**About this task**
Having found the line that holds "Given this setup, evaluate", give that line and all lines after it again, word for word, through the end of the data below.

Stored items
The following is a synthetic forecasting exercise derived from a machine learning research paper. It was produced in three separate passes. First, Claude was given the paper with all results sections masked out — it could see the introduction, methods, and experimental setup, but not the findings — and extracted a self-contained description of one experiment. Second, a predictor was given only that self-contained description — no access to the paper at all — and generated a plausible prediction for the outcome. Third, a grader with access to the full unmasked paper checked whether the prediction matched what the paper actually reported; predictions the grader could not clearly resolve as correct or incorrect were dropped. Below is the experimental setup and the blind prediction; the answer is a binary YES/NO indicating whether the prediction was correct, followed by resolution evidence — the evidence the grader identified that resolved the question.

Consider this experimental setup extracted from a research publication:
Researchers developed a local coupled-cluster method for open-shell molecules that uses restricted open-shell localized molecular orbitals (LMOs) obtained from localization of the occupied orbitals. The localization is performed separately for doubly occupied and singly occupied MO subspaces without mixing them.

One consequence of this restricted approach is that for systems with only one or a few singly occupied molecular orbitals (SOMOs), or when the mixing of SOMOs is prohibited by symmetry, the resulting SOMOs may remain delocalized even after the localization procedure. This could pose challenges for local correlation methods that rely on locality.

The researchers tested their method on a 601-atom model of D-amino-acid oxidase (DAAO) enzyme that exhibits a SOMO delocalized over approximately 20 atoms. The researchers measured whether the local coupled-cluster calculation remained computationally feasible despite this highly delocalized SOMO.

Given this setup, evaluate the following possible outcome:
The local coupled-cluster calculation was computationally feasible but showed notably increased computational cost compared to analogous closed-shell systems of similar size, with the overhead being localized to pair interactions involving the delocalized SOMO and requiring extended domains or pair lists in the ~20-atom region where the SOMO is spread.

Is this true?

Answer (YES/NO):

**The answer**
Given this setup, evaluate the following possible outcome:
The local coupled-cluster calculation was computationally feasible but showed notably increased computational cost compared to analogous closed-shell systems of similar size, with the overhead being localized to pair interactions involving the delocalized SOMO and requiring extended domains or pair lists in the ~20-atom region where the SOMO is spread.

Is this true?

Answer (YES/NO):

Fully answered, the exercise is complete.